November’s New Irish Writing winning poems

Teabag and Choosy, two new poems by Denise Garvey

Denise Garvey

Denise Garvey

 

Teabag

Perforating
I open all the windows and the doors
strip the bedding, disinfect toilets
attack the lingering invalid odours.

Purge
the accumulated rubbish of years
I couldn’t call my own.

Refurbish
the leather couch battered
by online adolescent aggression, stained by derision,
bruised by bewilderment.

Indulge
the day in my pyjamas mooching
with wild bed hair between the kitchen and the garden.

Catch up
with the ironing.
Tear pictures from magazines
to figure out what I am feeling.

Percolate
images of empty spaces. Thunderous skies
bracken hills, huge windows, purple interiors
a small plane, aviator boots.
Tapestries of the adventurous most.

I am tired of being
the make-their-dreams happen
pariah of their lives
mother.

I am tired of being
the save-their-asses
then put her in her place
daughter.

I am tired of being
the disparaged, dictated to
vented at, ridiculed
sister

whose deafness is experimented on
and found funny by the frater-trinity.

I am tired of being
the squeezed out teabag
dregs of my own life.

Choosy

He must be upstanding, self supporting and fairly easy on the eye.
He must speak clearly and have something interesting to say.
He must bathe or shower with reasonable frequency, remember to change
his clothes and not sport dirty hair those rare nights he wears a tuxedo.

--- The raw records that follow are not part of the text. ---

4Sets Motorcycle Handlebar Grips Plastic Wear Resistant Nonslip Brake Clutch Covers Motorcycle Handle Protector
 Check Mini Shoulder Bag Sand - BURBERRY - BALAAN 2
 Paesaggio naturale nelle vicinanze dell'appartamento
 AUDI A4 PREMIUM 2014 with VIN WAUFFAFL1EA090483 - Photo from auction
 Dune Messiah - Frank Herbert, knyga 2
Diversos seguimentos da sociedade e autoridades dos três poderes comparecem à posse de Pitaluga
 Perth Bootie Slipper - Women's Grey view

Reptiles excepted, he may have many passions. They must be life-size
self financing preferred: football, bikes, planes, turbines, horses, pigs
or even poetry. But, the day I see toy soldiers, train sets
or Airfix kits I will run for cover screaming wildly: “It’s all over”.

He might enjoy a wide horizon: cloudscapes from the Dolomites
lakes from the Maam Turks, the profound no sound
of high snow, the crackle beneath skis, the scary feeling
of a swim in the teeth of a stormy sea.

He will, hopefully, not need to be advised that photography
of young girls in various stages of undress is unlikely
to impress me, especially when taken in my own bedroom
regardless of what excuses, if any, are proffered.

He will have the gumption to rise on a tough day
face the hard part of life without running away, be attentive
to food, rest and exercise until the sun breaks through and if
he ever, ever threatens me with his suicide

I will fetch the stool.

Denise Garvey directs a maths and english study centre in Galway and is a member of a Westside writing group. Her work has been published by Happiness is Vital, The SHOp and Skylight 47. She has performed her poetry at Baffle, Cuirt, iYeates, Listowel, Raftery and other festivals and featured in an Irish Times review of performance poetry. She has read at the West Cork Literary Festival as an emerging writer and has been a featured reader at Over the Edge, the monthly readings at Galway City Library.